Cela fait plusieurs années que vous êtes dans le milieu: quels clichés sont un peu vrais, lesquels ne correspondent pas du tout à votre expérience?
Ce qui ne correspond pas du tout à la réalité, d’abord, c’est l’image du négociant solitaire derrière ses écrans! En réalité, ces professionnels passent leur temps à parler: aux producteurs, aux transporteurs, aux assureurs, aux banquiers... Si vous n’aimez pas les interactions humaines, le négoce n’est définitivement pas fait pour vous.

Qu’est-ce qui est un peu vrai, comme stéréotype, alors?
Le milieu est très masculin. Cela évolue: il y a 36% de femmes au Master en Commodities Trading à l'Université Genève cette année. Mais un secteur mieux connu encouragera davantage de talents, masculins comme féminins, à s’intéresser aux métiers du négoce et contribuera à diversifier les profils. C’est justement l’un des enjeux de notre campagne actuelle.

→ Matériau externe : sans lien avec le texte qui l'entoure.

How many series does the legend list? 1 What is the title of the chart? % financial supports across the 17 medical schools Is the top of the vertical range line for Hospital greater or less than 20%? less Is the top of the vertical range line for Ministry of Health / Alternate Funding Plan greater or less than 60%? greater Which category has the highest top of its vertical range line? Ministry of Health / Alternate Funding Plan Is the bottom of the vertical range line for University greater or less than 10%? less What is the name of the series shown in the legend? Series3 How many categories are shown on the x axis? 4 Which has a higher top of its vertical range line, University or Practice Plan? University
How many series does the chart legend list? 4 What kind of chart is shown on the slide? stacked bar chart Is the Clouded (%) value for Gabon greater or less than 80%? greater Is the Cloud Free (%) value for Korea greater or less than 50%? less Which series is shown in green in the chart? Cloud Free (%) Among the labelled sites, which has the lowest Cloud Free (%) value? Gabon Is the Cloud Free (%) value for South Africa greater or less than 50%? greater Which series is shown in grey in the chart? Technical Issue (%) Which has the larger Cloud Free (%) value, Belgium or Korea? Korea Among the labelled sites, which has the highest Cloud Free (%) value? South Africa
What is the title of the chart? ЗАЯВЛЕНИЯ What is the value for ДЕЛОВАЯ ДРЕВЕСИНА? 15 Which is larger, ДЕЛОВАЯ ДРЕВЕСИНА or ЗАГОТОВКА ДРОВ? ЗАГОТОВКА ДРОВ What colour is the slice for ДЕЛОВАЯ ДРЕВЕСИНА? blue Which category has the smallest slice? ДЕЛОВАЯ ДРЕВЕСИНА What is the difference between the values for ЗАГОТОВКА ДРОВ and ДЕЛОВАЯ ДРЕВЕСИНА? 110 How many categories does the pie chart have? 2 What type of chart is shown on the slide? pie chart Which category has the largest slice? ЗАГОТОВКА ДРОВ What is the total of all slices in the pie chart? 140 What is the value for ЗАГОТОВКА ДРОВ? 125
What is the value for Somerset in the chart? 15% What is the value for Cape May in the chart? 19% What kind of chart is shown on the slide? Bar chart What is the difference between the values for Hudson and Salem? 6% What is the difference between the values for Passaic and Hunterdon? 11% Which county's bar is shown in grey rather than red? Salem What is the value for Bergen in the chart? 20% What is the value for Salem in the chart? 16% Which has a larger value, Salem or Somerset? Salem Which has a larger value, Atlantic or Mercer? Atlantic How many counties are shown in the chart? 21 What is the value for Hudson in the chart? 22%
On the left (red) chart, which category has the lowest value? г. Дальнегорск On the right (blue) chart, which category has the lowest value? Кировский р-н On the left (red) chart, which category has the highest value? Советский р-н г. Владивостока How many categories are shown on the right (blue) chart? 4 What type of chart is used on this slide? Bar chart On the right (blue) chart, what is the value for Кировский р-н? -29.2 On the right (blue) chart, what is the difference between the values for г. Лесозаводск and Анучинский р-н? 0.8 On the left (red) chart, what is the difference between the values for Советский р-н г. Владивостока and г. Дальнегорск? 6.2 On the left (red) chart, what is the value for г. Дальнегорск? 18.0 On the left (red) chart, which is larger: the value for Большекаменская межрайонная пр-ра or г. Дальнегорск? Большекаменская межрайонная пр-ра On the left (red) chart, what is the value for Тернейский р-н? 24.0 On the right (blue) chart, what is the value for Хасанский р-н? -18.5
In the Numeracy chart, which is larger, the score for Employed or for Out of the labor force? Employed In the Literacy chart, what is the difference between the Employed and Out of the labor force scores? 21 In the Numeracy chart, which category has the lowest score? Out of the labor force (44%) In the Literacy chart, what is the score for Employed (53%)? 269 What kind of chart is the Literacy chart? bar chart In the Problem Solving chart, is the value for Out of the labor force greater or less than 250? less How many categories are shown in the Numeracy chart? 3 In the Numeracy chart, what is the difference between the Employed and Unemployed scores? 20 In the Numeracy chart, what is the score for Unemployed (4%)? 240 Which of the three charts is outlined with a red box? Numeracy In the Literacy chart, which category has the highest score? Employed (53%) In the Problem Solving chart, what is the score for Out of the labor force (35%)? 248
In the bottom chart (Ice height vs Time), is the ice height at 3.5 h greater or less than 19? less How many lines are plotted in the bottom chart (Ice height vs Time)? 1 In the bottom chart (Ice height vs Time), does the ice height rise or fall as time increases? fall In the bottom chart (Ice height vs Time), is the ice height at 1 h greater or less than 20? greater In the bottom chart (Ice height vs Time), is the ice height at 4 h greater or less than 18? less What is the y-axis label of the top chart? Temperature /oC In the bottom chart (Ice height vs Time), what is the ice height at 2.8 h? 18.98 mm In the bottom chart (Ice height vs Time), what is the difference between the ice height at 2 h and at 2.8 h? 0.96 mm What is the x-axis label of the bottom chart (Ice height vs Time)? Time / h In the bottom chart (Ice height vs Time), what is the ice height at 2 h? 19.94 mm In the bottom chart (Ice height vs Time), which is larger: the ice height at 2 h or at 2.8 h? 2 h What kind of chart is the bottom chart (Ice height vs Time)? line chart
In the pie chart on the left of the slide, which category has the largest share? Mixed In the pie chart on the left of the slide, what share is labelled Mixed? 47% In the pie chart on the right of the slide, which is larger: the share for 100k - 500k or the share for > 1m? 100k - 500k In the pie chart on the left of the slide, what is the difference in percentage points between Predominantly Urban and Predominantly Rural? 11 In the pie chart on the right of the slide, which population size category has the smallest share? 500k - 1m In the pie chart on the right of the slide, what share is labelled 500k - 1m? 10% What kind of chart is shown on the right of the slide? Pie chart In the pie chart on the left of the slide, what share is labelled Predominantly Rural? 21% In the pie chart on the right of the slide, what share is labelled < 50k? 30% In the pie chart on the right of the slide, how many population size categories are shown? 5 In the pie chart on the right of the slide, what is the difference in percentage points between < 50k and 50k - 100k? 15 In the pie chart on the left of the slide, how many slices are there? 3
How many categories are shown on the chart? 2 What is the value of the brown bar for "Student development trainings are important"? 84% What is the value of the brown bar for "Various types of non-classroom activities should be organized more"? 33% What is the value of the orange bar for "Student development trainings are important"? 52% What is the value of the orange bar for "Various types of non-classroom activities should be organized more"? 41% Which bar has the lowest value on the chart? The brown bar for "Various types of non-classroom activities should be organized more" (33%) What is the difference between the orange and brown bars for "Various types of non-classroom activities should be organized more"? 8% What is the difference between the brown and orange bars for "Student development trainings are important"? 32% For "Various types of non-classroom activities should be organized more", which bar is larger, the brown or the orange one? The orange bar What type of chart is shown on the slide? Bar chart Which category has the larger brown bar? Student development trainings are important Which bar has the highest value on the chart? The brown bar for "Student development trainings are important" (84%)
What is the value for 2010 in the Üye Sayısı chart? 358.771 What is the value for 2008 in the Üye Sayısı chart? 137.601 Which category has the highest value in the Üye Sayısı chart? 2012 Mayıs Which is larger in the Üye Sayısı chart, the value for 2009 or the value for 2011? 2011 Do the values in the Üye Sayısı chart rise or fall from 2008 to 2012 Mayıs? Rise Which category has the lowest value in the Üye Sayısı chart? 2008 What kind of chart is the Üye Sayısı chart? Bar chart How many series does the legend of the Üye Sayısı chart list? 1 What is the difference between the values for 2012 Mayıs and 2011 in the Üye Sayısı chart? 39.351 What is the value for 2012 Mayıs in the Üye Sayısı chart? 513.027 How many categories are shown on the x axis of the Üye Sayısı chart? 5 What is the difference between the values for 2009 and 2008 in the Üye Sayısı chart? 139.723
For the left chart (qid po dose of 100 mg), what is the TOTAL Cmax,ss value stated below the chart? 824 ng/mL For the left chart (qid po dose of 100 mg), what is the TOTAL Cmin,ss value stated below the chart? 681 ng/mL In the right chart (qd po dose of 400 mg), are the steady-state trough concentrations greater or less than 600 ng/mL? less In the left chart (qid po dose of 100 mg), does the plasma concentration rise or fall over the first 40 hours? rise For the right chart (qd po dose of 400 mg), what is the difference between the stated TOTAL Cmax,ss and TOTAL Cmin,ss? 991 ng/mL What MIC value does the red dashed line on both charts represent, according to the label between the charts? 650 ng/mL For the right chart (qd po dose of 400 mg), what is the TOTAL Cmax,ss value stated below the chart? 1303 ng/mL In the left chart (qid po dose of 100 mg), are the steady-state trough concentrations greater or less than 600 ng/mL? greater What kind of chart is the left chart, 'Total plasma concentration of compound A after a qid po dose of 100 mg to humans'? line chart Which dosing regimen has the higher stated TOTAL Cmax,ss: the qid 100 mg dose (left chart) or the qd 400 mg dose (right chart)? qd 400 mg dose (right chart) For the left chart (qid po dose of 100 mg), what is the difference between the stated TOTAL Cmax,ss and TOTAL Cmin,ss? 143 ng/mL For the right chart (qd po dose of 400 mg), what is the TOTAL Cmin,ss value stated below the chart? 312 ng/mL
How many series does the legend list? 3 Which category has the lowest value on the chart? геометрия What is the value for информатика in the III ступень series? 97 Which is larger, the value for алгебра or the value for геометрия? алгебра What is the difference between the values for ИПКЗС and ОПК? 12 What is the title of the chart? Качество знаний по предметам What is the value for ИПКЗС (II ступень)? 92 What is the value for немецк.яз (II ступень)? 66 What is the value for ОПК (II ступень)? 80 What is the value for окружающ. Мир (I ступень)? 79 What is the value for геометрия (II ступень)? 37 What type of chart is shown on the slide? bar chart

Qu'est-ce qui vous a attirée dans la branche?
Sa dimension mondiale et concrète. Peu de secteurs lient aussi directement l’économie, la géopolitique et notre quotidien. Travailler dans le négoce, c’est comprendre comment un produit passe du champ, de la mine ou du puits jusqu’au consommateur final, et comment chaque étape dépend du climat, des marchés ou des décisions politiques. J’ai voulu rejoindre ce milieu pour en saisir les mécanismes de l’intérieur, les décoder et contribuer à mieux les expliquer au grand public.

Le secteur - en Suisse, du moins - s'est longtemps fait discret sur la scène médiatique. Aujourd'hui, à Genève, avec une présence plus marquée sur les réseaux sociaux et des formations continues ouvertes au grand public, Suissenégoce semble marquer un changement de cap. Pourquoi cette nouvelle visibilité?
Parce qu’il était temps de rendre visible un secteur essentiel mais méconnu, notamment parce qu’il ne vend pas de marques au grand public. Le négoce travaille sans vitrine, mais il est au cœur de nos approvisionnements. Avec sa campagne de communication, Suissenégoce veut montrer que le travail d’un négociant est tout sauf abstrait. Il englobe des métiers très concrets: transport, logistique, assurance, financement, contrôle qualité, qui permettent aux biens de circuler du producteur au consommateur. Nos visuels à l’aéroport de Genève se trouvent dans le même couloir que ceux des autres piliers de l’économie suisse: banques, horlogerie, industrie, pour rappeler que le négoce en fait pleinement partie. Notre objectif est de donner un visage humain et une dimension réelle à un métier souvent perçu comme spéculatif et éloigné de la réalité.

Pourquoi maintenant?
Parce que le moment est venu de parler avec clarté d’un secteur essentiel. Le négoce de matières premières représente de 8% à 10% du PIB suisse et jusqu’à 20% des revenus des cantons de Genève, de Zoug et du Tessin. C’est une composante majeure de l’économie nationale, portée par près de cinq cents entreprises, non seulement des multinationales, mais aussi, pour beaucoup, des PME familiales. Notre campagne vise simplement à rappeler cette réalité économique et humaine: le négoce, par son expertise et sa capacité d’adaptation, relie la Suisse au reste du monde et contribue chaque jour à la stabilité des chaînes d’approvisionnement mondiales.